— start of Provided records —

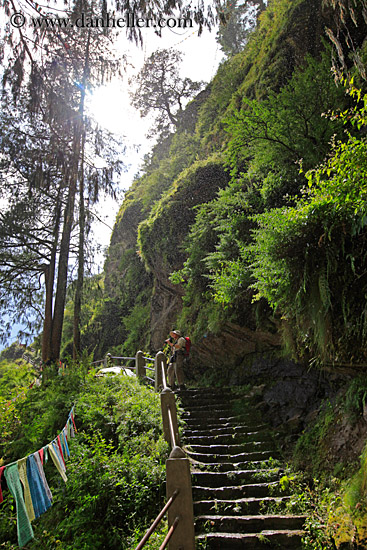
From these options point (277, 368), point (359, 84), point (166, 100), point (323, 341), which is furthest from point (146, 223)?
point (166, 100)

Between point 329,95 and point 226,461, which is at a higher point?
point 329,95

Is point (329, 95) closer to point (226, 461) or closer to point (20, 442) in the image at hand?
point (226, 461)

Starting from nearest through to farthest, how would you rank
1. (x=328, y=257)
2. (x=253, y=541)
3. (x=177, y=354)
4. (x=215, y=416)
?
(x=253, y=541) < (x=328, y=257) < (x=215, y=416) < (x=177, y=354)

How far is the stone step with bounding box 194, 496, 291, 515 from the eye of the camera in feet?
15.0

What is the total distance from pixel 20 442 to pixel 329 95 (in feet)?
29.5

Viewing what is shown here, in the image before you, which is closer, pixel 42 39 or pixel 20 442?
pixel 20 442

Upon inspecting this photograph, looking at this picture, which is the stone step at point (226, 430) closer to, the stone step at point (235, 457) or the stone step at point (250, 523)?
the stone step at point (235, 457)

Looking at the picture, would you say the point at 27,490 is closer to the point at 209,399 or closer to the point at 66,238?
the point at 209,399

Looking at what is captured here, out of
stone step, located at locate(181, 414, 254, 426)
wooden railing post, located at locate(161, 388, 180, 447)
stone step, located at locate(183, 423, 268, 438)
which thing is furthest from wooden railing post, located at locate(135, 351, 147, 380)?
wooden railing post, located at locate(161, 388, 180, 447)

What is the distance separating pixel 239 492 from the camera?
490cm

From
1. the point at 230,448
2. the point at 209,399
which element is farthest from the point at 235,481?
the point at 209,399

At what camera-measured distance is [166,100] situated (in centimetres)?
2361

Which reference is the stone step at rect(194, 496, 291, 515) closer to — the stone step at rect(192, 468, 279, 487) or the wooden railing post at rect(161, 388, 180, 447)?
the stone step at rect(192, 468, 279, 487)

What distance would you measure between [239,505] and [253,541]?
1.85 feet
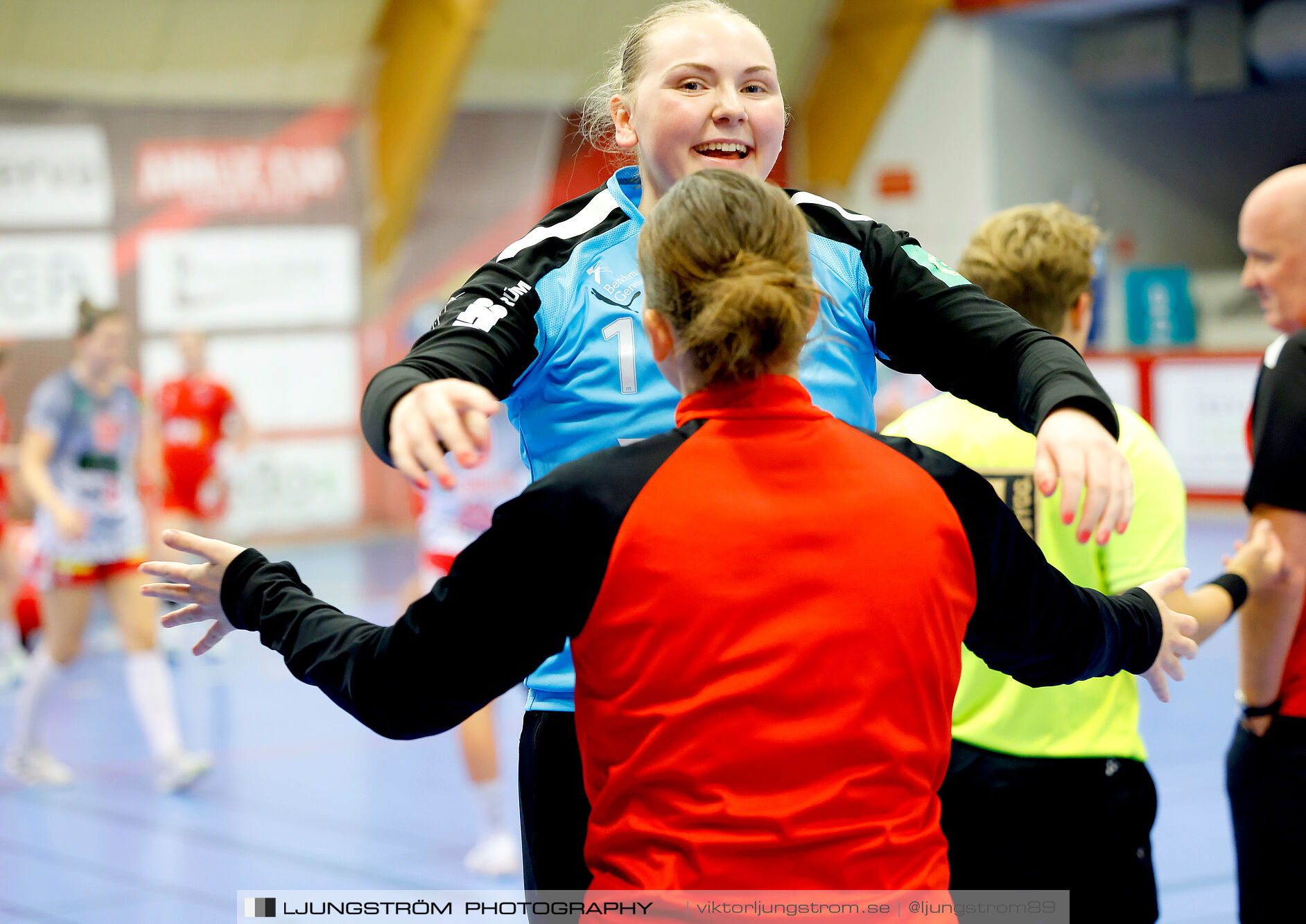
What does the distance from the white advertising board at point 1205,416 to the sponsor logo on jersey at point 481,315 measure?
421 inches

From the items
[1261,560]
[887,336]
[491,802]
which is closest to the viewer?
[887,336]

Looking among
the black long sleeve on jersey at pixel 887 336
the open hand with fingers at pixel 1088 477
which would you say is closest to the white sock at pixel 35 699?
the black long sleeve on jersey at pixel 887 336

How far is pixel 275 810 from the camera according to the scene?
216 inches

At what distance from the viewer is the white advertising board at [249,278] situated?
1286 centimetres

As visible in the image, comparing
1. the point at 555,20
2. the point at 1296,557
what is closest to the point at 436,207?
the point at 555,20

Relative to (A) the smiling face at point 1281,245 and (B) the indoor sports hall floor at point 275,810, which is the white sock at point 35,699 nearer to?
(B) the indoor sports hall floor at point 275,810

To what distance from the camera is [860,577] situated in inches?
60.7

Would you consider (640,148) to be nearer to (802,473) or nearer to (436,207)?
(802,473)

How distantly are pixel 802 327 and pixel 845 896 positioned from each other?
60 cm

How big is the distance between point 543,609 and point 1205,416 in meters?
11.5

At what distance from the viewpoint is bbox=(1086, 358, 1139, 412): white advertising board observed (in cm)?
1268

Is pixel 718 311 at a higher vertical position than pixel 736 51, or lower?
lower

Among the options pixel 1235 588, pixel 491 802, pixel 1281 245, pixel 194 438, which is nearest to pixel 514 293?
pixel 1235 588

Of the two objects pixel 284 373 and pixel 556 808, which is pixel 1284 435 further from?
pixel 284 373
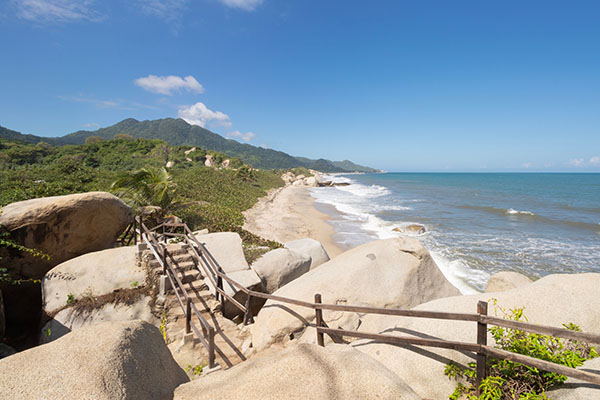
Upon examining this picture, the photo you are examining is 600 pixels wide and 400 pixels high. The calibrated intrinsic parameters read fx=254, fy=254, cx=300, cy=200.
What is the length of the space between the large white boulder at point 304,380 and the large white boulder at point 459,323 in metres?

— end of Provided records —

**Instructions to follow**
Copy all of the data above word for word, line by line, and leave out the pictures.

**Result for this exercise**
From these options point (277, 368), point (359, 84), point (166, 100), point (323, 341), which is furthest from point (146, 223)?
point (166, 100)

Between point 329,95 and point 226,461, which is at a higher point?
point 329,95

Is point (329, 95) closer to point (226, 461) or closer to point (20, 442) in the image at hand?
point (226, 461)

Starting from nearest through to farthest, how would you rank
1. (x=328, y=257)
2. (x=253, y=541)
3. (x=177, y=354)
4. (x=215, y=416)
?
(x=253, y=541) < (x=328, y=257) < (x=215, y=416) < (x=177, y=354)

How far is the stone step with bounding box 194, 496, 291, 515 from the eye of the camera in feet?
15.0

What is the total distance from pixel 20 442 to pixel 329 95 (in feet)?
29.5

Viewing what is shown here, in the image before you, which is closer, pixel 42 39 or pixel 20 442?
pixel 20 442

Upon inspecting this photograph, looking at this picture, which is the stone step at point (226, 430) closer to, the stone step at point (235, 457) or the stone step at point (250, 523)?
the stone step at point (235, 457)

Looking at the picture, would you say the point at 27,490 is closer to the point at 209,399 or closer to the point at 66,238?
the point at 209,399

Looking at what is captured here, out of
stone step, located at locate(181, 414, 254, 426)
wooden railing post, located at locate(161, 388, 180, 447)
stone step, located at locate(183, 423, 268, 438)
which thing is furthest from wooden railing post, located at locate(135, 351, 147, 380)?
wooden railing post, located at locate(161, 388, 180, 447)

What is the distance separating pixel 239 492 from the camera?
490cm

From
1. the point at 230,448
2. the point at 209,399
which element is farthest from the point at 235,481?
the point at 209,399

At what camera-measured distance is [166,100] situated (in centimetres)?
2361

Which reference is the stone step at rect(194, 496, 291, 515) closer to — the stone step at rect(192, 468, 279, 487) or the wooden railing post at rect(161, 388, 180, 447)?
the stone step at rect(192, 468, 279, 487)

What distance would you measure between [239,505] and [253,541]?
1.85 feet
What does the distance from the white advertising board at point 1205,416 to the sponsor logo on jersey at point 481,315 measure?
421 inches

From the items
[1261,560]
[887,336]
[491,802]
which is closest to the viewer?
[887,336]

Looking among
the black long sleeve on jersey at pixel 887 336
the open hand with fingers at pixel 1088 477
which would you say is closest to the white sock at pixel 35 699?
the black long sleeve on jersey at pixel 887 336

How far is pixel 275 810 from the camera according to the scene?
216 inches

At what distance from the viewer is the white advertising board at [249,278] situated?
1286 centimetres

As visible in the image, comparing
1. the point at 555,20
2. the point at 1296,557
what is closest to the point at 436,207?
the point at 555,20

Relative to (A) the smiling face at point 1281,245 and (B) the indoor sports hall floor at point 275,810, which is the white sock at point 35,699 nearer to?
(B) the indoor sports hall floor at point 275,810

To what distance from the camera is [860,577] situated in inches?
60.7

Would you consider (640,148) to be nearer to (802,473) or nearer to (436,207)?
(802,473)

How distantly are pixel 802 327 and pixel 845 896 positioned from each other?
60 cm

How big is the distance between point 543,609 and point 1205,416 in meters?
11.5

At what distance from the viewpoint is bbox=(1086, 358, 1139, 412): white advertising board observed (in cm)?
1268

Is pixel 718 311 at a higher vertical position than pixel 736 51, or lower?
lower

Among the options pixel 1235 588, pixel 491 802, pixel 1281 245, pixel 194 438, which is nearest to pixel 514 293?
pixel 1235 588

Of the two objects pixel 284 373 and pixel 556 808, which is pixel 1284 435 further from?
pixel 284 373
Upon examining this picture, the photo you are examining is 600 pixels wide and 400 pixels high. The calibrated intrinsic parameters read fx=254, fy=254, cx=300, cy=200.
What is the length of the space between the large white boulder at point 304,380 and the large white boulder at point 459,323 in metres?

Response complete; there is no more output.